# WRITTEN TASK:
Set down everything from the start of the records below down to the line containing "4. crop field", with both ends included and every character unchanged.

# EXTRACTED ENTRIES:

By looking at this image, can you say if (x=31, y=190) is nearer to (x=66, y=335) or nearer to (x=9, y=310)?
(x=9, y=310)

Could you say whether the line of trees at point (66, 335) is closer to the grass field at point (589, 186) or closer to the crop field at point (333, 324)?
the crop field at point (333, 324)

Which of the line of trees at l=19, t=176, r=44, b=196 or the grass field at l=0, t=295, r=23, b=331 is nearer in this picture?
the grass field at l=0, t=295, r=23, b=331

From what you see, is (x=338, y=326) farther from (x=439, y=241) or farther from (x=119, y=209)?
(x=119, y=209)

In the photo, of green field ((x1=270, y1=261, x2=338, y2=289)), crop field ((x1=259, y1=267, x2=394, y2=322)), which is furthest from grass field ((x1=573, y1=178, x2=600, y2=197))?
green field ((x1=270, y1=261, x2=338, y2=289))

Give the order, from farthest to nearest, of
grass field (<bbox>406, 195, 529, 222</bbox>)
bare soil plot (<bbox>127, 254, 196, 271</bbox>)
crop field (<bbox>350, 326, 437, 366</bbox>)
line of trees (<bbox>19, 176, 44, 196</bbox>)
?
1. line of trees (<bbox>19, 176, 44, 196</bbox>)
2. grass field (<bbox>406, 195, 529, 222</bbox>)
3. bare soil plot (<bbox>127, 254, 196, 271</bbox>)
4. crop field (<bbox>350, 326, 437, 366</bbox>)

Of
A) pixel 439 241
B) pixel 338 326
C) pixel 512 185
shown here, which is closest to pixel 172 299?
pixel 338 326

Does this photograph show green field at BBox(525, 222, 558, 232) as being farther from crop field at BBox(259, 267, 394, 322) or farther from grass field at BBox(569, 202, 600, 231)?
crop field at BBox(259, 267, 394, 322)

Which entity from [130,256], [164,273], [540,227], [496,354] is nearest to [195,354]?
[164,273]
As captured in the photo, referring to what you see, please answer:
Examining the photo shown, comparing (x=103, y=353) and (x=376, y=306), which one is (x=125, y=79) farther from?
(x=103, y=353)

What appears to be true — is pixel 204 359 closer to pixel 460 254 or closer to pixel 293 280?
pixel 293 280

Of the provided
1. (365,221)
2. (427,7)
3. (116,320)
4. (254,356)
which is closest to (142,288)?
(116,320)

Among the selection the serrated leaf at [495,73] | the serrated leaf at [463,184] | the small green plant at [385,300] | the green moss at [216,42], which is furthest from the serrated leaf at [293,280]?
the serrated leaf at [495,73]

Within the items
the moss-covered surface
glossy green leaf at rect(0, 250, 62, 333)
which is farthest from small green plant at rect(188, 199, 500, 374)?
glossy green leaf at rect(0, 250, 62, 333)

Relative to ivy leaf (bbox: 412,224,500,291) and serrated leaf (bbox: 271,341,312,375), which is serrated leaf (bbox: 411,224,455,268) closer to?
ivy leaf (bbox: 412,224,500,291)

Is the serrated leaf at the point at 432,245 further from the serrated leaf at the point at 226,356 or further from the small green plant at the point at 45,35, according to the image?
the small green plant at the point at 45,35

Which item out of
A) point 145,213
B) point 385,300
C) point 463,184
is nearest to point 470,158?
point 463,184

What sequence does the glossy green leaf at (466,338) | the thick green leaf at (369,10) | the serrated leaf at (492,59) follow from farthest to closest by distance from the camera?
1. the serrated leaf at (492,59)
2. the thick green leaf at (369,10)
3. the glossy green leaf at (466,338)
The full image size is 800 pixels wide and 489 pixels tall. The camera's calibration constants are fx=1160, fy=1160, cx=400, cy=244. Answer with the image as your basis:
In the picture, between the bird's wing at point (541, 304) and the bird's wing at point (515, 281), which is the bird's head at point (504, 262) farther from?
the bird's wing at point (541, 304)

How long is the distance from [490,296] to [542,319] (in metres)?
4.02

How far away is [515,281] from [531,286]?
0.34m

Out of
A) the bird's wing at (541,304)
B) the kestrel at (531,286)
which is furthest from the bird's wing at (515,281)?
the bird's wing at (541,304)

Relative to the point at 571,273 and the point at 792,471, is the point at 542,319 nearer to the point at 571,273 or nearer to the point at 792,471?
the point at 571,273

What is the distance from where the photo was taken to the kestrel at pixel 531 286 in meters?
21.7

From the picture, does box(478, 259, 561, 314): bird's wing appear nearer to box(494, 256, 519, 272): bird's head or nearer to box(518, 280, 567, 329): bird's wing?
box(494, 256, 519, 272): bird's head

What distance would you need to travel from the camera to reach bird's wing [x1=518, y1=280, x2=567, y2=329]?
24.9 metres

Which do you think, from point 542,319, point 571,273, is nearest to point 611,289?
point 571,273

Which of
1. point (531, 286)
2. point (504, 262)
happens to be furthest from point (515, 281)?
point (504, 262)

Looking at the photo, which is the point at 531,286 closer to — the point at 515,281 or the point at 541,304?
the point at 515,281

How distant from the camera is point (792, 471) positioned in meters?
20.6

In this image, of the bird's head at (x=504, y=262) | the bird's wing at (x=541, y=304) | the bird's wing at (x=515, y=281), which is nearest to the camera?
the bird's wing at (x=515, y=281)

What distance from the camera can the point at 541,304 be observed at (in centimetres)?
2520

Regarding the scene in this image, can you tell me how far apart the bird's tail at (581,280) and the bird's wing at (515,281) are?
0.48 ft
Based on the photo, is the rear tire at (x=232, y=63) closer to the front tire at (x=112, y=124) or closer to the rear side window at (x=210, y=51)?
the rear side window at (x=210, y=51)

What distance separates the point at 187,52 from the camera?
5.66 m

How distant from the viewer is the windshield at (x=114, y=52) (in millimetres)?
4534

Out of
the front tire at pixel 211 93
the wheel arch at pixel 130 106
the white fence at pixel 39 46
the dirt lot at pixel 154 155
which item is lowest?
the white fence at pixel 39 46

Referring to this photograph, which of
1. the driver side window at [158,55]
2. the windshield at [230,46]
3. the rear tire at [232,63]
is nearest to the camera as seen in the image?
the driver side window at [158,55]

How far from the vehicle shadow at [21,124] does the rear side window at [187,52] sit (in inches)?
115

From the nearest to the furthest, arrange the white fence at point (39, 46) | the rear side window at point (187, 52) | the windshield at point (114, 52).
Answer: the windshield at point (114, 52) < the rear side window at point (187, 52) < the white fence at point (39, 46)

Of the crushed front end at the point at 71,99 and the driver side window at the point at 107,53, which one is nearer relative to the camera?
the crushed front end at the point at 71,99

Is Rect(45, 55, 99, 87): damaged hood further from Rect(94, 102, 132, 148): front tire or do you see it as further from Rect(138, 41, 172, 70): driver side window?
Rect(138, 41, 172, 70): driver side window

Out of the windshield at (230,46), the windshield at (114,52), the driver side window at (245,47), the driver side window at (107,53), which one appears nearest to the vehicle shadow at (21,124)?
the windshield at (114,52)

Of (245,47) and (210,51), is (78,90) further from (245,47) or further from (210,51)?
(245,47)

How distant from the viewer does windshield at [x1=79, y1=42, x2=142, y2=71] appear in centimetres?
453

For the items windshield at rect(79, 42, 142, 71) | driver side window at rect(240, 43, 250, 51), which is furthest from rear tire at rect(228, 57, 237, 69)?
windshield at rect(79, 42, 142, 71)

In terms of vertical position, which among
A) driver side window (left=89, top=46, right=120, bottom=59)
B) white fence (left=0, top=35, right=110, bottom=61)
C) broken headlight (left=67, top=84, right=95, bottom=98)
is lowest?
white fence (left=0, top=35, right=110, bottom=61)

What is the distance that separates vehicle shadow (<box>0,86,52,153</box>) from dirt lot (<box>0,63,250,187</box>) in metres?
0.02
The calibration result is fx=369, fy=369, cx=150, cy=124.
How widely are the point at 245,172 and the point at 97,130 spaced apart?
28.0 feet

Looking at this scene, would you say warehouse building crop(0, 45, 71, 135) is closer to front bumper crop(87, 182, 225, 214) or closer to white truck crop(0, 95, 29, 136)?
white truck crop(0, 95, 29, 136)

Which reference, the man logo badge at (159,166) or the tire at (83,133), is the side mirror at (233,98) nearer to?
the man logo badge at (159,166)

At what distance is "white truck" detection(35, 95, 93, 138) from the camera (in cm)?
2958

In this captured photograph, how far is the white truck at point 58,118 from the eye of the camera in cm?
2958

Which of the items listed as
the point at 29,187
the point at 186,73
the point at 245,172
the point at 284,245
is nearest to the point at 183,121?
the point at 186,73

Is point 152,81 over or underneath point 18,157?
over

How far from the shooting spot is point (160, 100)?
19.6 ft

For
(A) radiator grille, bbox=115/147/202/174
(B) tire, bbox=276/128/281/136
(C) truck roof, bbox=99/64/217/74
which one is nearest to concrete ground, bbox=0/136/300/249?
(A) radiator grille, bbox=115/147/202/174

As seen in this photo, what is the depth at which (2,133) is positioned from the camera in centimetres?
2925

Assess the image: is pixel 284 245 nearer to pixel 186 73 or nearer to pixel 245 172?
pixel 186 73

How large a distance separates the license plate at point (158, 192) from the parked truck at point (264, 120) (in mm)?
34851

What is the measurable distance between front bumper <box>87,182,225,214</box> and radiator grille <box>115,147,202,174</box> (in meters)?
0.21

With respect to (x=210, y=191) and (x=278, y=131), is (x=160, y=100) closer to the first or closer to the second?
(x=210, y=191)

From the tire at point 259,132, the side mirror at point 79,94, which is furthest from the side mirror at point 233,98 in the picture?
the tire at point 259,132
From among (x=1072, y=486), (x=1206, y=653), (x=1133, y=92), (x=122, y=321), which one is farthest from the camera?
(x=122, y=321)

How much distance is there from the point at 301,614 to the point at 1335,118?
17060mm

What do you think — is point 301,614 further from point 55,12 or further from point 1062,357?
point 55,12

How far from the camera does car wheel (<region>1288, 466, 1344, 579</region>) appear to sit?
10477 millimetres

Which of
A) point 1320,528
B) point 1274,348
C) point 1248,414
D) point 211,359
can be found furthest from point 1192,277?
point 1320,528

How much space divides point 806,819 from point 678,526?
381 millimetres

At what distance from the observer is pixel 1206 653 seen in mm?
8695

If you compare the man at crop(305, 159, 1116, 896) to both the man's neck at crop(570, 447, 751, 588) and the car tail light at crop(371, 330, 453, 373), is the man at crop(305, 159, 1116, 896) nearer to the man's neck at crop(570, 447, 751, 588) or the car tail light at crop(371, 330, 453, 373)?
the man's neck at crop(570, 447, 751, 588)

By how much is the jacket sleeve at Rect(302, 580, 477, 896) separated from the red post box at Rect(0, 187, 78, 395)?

# COMPLETED TASK:
By looking at this image, can you say if (x=31, y=190) is nearer to (x=66, y=335) or nearer to (x=9, y=310)?
(x=9, y=310)

Could you say whether the line of trees at point (66, 335) is closer to the grass field at point (589, 186) or closer to the crop field at point (333, 324)?
the crop field at point (333, 324)

Which of the line of trees at l=19, t=176, r=44, b=196 or the grass field at l=0, t=295, r=23, b=331 is nearer in this picture?
the grass field at l=0, t=295, r=23, b=331

From what you see, is (x=338, y=326) farther from (x=439, y=241) or farther from (x=119, y=209)?
(x=119, y=209)

In the photo, of green field ((x1=270, y1=261, x2=338, y2=289)), crop field ((x1=259, y1=267, x2=394, y2=322)), which is furthest from grass field ((x1=573, y1=178, x2=600, y2=197))?
green field ((x1=270, y1=261, x2=338, y2=289))

Give the order, from farthest to nearest, of
grass field (<bbox>406, 195, 529, 222</bbox>)
bare soil plot (<bbox>127, 254, 196, 271</bbox>)
crop field (<bbox>350, 326, 437, 366</bbox>)
line of trees (<bbox>19, 176, 44, 196</bbox>)
?
1. line of trees (<bbox>19, 176, 44, 196</bbox>)
2. grass field (<bbox>406, 195, 529, 222</bbox>)
3. bare soil plot (<bbox>127, 254, 196, 271</bbox>)
4. crop field (<bbox>350, 326, 437, 366</bbox>)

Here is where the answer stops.